Key Takeaways
- Momentus secured $25 million in new funding via a private placement deal involving 2,942,000 newly issued shares at market pricing.
- The transaction is set to finalize Thursday, boosting the company’s cash position to approximately $76 million.
- Shares of MNTS have rocketed more than 218% since the start of the year, currently trading near $15.48.
- Board member Chris Hadfield acquired 2,000 shares valued at $14,380 in a personal transaction on May 26.
- The space technology firm anticipates $10 million in revenue for 2026, representing a significant jump from 2025’s $1.1 million, fueled by government contracts.
Momentus Inc. (MNTS) has successfully completed a $25 million financing round with current institutional backers, issuing 2,942,000 fresh shares at prevailing market prices in accordance with Nasdaq guidelines.

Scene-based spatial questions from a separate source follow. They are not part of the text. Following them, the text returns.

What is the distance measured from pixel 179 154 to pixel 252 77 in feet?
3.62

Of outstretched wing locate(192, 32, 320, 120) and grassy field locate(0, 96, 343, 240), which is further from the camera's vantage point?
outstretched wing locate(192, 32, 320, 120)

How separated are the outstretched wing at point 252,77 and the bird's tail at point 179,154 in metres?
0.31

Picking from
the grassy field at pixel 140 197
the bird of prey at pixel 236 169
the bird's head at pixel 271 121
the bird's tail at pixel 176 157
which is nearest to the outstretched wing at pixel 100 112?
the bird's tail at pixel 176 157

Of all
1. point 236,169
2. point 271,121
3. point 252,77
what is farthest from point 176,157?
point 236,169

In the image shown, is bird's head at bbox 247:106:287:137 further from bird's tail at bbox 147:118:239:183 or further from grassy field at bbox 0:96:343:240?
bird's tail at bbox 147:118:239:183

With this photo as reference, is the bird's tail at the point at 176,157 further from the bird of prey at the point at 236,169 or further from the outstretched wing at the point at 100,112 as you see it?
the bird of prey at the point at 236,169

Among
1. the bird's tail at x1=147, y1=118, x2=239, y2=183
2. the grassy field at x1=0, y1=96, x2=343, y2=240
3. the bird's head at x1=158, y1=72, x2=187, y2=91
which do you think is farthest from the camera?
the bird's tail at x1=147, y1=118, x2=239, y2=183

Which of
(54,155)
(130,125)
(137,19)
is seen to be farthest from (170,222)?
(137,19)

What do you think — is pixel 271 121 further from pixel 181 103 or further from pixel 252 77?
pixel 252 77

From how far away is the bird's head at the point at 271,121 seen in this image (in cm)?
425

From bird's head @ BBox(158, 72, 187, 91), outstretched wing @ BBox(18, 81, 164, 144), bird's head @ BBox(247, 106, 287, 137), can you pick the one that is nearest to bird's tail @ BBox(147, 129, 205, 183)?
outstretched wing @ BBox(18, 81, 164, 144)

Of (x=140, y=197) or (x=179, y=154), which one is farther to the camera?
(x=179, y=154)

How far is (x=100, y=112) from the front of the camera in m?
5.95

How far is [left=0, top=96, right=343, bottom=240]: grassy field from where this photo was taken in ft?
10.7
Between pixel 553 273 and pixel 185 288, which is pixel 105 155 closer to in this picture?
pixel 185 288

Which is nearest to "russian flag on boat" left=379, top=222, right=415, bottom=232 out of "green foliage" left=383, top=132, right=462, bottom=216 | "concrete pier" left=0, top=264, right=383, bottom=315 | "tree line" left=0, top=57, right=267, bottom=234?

The transaction is slated to reach financial closure on or near Thursday, pending fulfillment of customary closing requirements. A.G.P./Alliance Global Partners serves as the exclusive placement agent for this financing round.
MNTS stock has experienced a remarkable surge exceeding 218% year-to-date prior to this announcement, with shares changing hands at $15.48. The space company’s market capitalization currently stands at approximately $95.7 million.
The equity issuance is being conducted under a Section 4(a)(2) registration exemption. Momentus has committed to submitting a registration statement to the SEC to facilitate the resale of these newly created shares.
Chief Executive Officer John C. Rood indicated the proceeds will be allocated toward research and development activities, strategic corporate initiatives, and operational expenses. Upon deal completion, Momentus anticipates maintaining around $76 million in total liquidity across cash, equivalents, and short-term investment holdings.
This capital infusion is particularly significant. InvestingPro data reveals that while Momentus maintains a net cash position, the company has been depleting its reserves at a rapid pace. This fresh funding extends the company’s operational timeline.
Director Stock Purchase Signals Confidence
On May 26, Board Director Chris Hadfield made a personal acquisition of 2,000 shares for a combined $14,380. While the dollar amount is relatively small, insider transactions from board members typically draw investor attention — suggesting internal optimism about the company’s trajectory.
Hadfield joined the Momentus board during the company’s 2026 Annual Meeting of Stockholders, entering alongside CEO Rood.
Financial Projections and Government Partnerships
This capital raise arrives as Momentus begins demonstrating more substantial revenue generation. The organization forecasts $10 million in top-line revenue for 2026, representing a dramatic increase from 2025’s modest $1.1 million.
This anticipated growth stems from milestone-driven agreements with NASA and the U.S. Department of Defense. Momentus recently achieved the Preliminary Design Review milestone for its Vigoride 8 mission, which has reached full capacity and is scheduled for an early 2027 launch window.
The Vigoride 8 mission will transport payloads for Spaceworks and NASA. The company has also successfully executed the Vigoride 7 deployment.
Beyond this, Momentus has strengthened its financial position by eliminating certain convertible debt obligations. Outstanding promissory notes were exchanged for Class A common stock, while warrants previously granted to Yield Point NY, LLC were cancelled.
The organization also wrapped up an earlier $5 million financing round in which equity was sold at $3.75 per share to a lone institutional investor. That pricing now sits substantially below current trading levels.
Daily trading volume averages over 2.1 million shares. The technical sentiment indicator on TipRanks currently displays a Sell signal.
The recent insider acquisition and the $25 million capital raise represent the most current developments in what has been an eventful period for MNTS.